Si ese fuera el caso, entonces la razón por la que Heimo buscó matar a Jingxue-Jun en la trama original quedaría explicada.

—No hace falta —Lu Yizhou no tenía intención de ser brusco, pero el pensamiento de Heimo herido en algún lugar sin que él lo supiera enviaba una ola de irritación en su pecho—.

Yo le diré a él mismo si hay necesidad.

Ahora, si me disculpan.

Sin esperar respuesta alguna, jaló a Heimo consigo y se marchó, dejando a Ling Chuwei atónita con los ojos muy abiertos por la sorpresa.

Cuando Lu Yizhou y Heimo desaparecieron en la multitud, ella se giró hacia Shan Duoyin, quien todavía estaba congelado, los ojos clavados en la dirección donde los dos se habían ido.

Puede que faltara iluminación, pero parecía que el rostro de Shan Duoyin estaba un poco demasiado pálido.

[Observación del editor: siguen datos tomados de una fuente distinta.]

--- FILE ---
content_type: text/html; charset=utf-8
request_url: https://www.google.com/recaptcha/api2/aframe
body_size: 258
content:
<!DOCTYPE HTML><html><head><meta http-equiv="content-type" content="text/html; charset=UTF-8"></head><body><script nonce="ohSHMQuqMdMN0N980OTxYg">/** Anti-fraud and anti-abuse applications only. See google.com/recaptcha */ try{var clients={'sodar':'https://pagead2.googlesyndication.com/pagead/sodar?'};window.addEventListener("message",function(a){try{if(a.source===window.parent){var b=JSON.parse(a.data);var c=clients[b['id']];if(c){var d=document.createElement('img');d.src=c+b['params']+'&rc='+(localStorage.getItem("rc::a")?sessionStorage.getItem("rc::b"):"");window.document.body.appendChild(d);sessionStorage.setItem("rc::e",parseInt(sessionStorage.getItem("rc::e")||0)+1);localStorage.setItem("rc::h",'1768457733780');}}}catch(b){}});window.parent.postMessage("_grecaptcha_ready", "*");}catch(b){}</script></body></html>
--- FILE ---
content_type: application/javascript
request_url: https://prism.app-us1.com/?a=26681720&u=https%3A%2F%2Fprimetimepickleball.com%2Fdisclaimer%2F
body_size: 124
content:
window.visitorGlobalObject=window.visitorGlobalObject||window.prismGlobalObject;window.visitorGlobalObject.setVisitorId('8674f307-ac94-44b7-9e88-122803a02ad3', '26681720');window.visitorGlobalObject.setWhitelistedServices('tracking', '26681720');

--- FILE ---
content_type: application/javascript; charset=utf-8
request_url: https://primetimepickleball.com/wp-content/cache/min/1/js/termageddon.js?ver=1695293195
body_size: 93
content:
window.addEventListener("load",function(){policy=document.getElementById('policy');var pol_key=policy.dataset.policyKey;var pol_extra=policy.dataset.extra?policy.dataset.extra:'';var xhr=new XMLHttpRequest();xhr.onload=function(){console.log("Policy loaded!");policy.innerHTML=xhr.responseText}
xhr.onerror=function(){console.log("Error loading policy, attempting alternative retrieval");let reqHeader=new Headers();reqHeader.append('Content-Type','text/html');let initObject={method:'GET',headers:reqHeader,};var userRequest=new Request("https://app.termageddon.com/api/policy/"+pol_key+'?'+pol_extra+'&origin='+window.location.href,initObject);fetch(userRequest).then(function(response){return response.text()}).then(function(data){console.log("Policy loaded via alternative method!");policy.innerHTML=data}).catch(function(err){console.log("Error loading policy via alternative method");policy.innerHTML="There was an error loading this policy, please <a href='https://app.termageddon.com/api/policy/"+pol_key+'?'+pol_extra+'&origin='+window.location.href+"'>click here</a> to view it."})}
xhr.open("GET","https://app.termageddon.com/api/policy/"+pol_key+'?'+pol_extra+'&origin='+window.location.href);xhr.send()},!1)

Ay, Ling Chuwei no se daba cuenta de nada.

Todavía estaba revolcándose en el shock.

—Shan-xiong…

—logró decir—.

¿Se acaba de enfadar conmigo…?

¿Jingxue-Jun, quien nunca había perdido la paciencia y la compostura en los dieciséis años de vida que lo conocía?

¿Por un…

nadie?

Cuanto más lo pensaba Ling Chuwei, más agraviada se sentía.

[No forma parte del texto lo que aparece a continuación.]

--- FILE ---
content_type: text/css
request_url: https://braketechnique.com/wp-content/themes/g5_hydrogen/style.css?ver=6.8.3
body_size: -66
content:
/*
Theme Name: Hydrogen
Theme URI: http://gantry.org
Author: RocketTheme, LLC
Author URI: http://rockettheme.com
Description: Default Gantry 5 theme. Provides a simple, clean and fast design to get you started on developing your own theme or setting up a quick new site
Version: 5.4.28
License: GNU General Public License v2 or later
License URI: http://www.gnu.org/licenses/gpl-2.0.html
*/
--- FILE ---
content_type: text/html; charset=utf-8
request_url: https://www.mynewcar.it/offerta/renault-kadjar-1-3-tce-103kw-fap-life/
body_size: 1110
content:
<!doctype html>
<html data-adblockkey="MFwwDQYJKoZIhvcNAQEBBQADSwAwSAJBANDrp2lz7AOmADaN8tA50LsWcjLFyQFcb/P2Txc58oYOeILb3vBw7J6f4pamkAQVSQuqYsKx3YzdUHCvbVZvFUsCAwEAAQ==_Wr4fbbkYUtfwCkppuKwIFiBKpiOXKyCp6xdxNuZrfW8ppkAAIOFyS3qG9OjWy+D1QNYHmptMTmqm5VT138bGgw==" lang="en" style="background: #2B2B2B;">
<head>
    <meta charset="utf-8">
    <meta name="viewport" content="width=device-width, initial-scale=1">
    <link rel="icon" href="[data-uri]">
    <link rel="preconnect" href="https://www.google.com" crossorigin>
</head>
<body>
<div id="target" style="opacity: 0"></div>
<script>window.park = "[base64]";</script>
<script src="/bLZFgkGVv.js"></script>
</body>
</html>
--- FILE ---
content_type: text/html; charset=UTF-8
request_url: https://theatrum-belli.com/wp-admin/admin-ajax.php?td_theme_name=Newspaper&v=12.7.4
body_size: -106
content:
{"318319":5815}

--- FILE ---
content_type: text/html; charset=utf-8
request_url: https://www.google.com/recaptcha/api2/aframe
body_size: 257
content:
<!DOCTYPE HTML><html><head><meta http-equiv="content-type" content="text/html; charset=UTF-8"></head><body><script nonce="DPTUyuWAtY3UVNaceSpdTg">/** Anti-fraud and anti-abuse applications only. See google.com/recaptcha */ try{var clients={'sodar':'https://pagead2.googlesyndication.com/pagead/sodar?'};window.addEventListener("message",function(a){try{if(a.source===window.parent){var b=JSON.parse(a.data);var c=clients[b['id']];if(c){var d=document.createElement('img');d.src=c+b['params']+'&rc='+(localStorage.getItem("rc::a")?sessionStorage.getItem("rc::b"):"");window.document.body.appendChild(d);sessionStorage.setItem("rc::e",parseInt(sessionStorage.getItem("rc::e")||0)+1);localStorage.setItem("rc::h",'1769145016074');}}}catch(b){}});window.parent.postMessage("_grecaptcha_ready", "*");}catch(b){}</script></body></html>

Golpeó el suelo con el pie por la frustración.

—¡¿Quién demonios es ese hombre?!

¿Cómo puede hacer que Jingxue-Jun lo mire con una mirada tan—suave?

¡Lo he conocido durante años y ni una vez lo he visto así!

Shan-xiong, ¿pudiste echar un vistazo a la cara de ese hombre?!

En la mente de Shan Duoyin, la frase «Jingxue-Jun es un cutsleeve Jingxue-Jun es un cutsleeve» se repetía una y otra vez.

Él… nunca lo había sabido.

Pero entonces, tampoco es que él y Jingxue-Jun fueran particularmente cercanos o algo por el estilo.

Solo estaban conectados el uno con el otro a través de Ling Chuwei.

Era solo raro y…

inquietante.

Era como mirar a través de la ventana algo que había admirado durante mucho tiempo, sin atreverse a tocar y acercarse, solo para que alguien más con menor calibre llegara y lo arrebatara con poca consideración.

Shan Duoyin ni siquiera podía detectar la presencia de ese hombre.

Él… tenía que ser un no-cultivador.

¿Cómo podría alguien así ser digno de estar al lado de Jingxue-Jun?!

—Shan-xiong, ¿me estás escuchando?!

—preguntó Ling Chuwei.

—¿Hm?

—Shan Duoyin salió de sus pensamientos cuando Ling Chuwei le sacudió los hombros con fuerza—.

¿Has dicho algo?

—Estaba preguntando, ¿viste la cara de esa persona o no?

—resopló Ling Chuwei.

—No… —Shan Duoyin se sentía mareado.

Necesitaba sentarse en algún lugar para asimilar el hecho de que Jingxue-Jun podía sonar tan suave y mirar a alguien con una mirada tan apasionada.

Su corazón se retorcía incómodamente al recordarlo y se sintió levemente náuseas—.

Jingxue-Jun estaba protegiendo a esa persona muy estrechamente.

—¡Hmph!

—Ling Chuwei entrecerró los ojos—.

Lan’er… Lan’er… —Un brillo depredador y agudo brilló en sus ojos—.

¡Lan’er, definitivamente descubriré quién es!

¡Quién diablos se creía él para llamar a Jingxue-Jun ‘Yi-gege’?!

¡Era solo Ling Chuwei quien tenía permiso de llamarlo ‘gege’, de acuerdo?!

Ahora que era una cultivadora adecuada y la hija del Líder de Secta, tenía que seguir las reglas y tratar a Jingxue-Jun con la cortesía que correspondía a su estatus.

¡No solo eso, tampoco podía llamarlo ‘gege’ como solía hacerlo!

Se enfurecía de rabia.

¡Lan’er… no iba a parar hasta que descubriera quién era ese hombre!